Dicho esto, lo que interesa es explicar qué pasó con los dos jueces “estadualistas” que votaron en contra de la validez de la ley californiana. Lo que vemos es que el fallo sí se preocupa por justificar técnicamente el resultado al que arriban y de explicar el aparente apartamiento de la jurisprudencia anterior. En los votos pertinentes se recuerda que, si bien en López la Corte había rechazado como principio la regulación federal-comercial de “actividades no económicas”, tal regla estaba sujeta a una excepción que podía validar la legislación nacional en esas materias, en la medida en que fueran medidas “necesarias y convenientes” para ejercer los poderes conferidos al Congreso de la Unión (se trata de una derivación del conocido argumento de John Marshall en el famoso precedente de McCulloch v. Maryland). Se dice entonces que “cuando sea necesario lograr que la regulación del comercio interestadual sea efectiva, el Congreso puede legislar incluso sobre esas actividades intraestaduales que de por sí no afectan sustancialmente el comercio interestadual”. Tal premisa les permite a los jueces de la mayoría negar que exista un agravio federalista a partir de la prohibición nacional de la marihuana, ya que esa medida en particular está dada en el contexto de un sistema regulatorio más amplio (a comprehensive regulatory scheme) de una materia que sí tiene una incidencia económica interestadual.

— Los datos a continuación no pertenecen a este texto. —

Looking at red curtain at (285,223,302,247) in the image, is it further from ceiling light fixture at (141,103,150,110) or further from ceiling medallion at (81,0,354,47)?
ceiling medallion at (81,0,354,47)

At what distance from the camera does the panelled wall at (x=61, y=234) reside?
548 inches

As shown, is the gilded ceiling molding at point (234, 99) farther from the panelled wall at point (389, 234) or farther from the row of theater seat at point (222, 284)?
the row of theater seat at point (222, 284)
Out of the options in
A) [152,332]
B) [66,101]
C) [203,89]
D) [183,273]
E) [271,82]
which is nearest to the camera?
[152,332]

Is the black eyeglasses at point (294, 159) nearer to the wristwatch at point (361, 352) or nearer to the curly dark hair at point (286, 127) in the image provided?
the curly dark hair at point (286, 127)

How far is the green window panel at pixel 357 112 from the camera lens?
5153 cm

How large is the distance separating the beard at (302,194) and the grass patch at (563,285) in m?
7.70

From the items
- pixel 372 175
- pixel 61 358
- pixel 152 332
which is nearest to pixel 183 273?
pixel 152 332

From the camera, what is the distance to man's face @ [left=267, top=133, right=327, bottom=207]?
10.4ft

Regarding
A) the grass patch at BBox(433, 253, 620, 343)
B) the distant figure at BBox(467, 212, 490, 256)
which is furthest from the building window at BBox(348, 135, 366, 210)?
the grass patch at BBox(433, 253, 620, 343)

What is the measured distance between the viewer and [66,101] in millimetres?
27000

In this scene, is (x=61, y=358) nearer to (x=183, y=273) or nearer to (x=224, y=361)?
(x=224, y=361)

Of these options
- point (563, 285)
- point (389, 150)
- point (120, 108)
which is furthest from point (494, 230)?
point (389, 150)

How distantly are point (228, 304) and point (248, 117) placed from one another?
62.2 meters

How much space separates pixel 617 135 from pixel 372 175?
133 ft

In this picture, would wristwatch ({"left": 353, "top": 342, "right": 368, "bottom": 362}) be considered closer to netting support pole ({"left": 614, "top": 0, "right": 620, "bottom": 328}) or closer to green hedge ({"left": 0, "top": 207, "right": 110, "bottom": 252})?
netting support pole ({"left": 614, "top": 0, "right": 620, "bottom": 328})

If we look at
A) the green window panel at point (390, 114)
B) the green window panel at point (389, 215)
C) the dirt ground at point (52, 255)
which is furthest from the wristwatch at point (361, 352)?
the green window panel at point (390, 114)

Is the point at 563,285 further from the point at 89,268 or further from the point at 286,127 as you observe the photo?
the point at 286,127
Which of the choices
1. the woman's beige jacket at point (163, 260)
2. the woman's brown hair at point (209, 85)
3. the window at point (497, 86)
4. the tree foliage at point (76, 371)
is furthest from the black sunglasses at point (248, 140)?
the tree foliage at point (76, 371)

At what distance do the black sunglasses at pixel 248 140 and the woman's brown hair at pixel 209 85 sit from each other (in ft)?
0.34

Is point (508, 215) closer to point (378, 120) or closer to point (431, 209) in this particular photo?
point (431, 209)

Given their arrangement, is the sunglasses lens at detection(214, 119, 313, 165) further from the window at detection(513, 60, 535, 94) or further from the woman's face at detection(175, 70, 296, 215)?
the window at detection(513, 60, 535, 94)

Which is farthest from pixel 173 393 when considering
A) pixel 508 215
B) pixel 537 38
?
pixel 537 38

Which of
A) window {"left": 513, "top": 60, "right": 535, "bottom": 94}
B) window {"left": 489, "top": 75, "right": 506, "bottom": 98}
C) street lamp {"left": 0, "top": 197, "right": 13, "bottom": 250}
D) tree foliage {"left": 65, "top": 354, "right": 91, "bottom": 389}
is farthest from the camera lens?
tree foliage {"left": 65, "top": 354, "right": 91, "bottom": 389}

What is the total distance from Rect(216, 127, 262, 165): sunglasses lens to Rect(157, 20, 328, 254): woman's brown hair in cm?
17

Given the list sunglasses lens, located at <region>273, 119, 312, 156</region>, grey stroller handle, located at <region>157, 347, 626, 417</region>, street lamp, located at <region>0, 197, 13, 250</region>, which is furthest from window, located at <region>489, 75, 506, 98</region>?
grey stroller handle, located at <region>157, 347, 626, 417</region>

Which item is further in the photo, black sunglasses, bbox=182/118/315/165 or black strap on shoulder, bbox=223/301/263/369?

Este argumento puede ser objeto de algunas reservas, tales como la que en el mismo fallo expresaron los disidentes. Si el quid de la cuestión pasa por la existencia de un “sistema comprensivo”, el Congreso podría evadir el control con el sólo recurso de deslizar la norma objetable dentro de una normativa más amplia. El argumento, empero, parecería plausible si ese accionar estuviese a mano de un sujeto privado, lo cual ciertamente no sucede con un Congreso que sanciona leyes en el marco de un procedimiento público y deliberativo. Allí mismo se observa un control que, si no fuese del todo eficaz, al menos haría que la maniobra resultara transparente, tal como apuntó Scalia.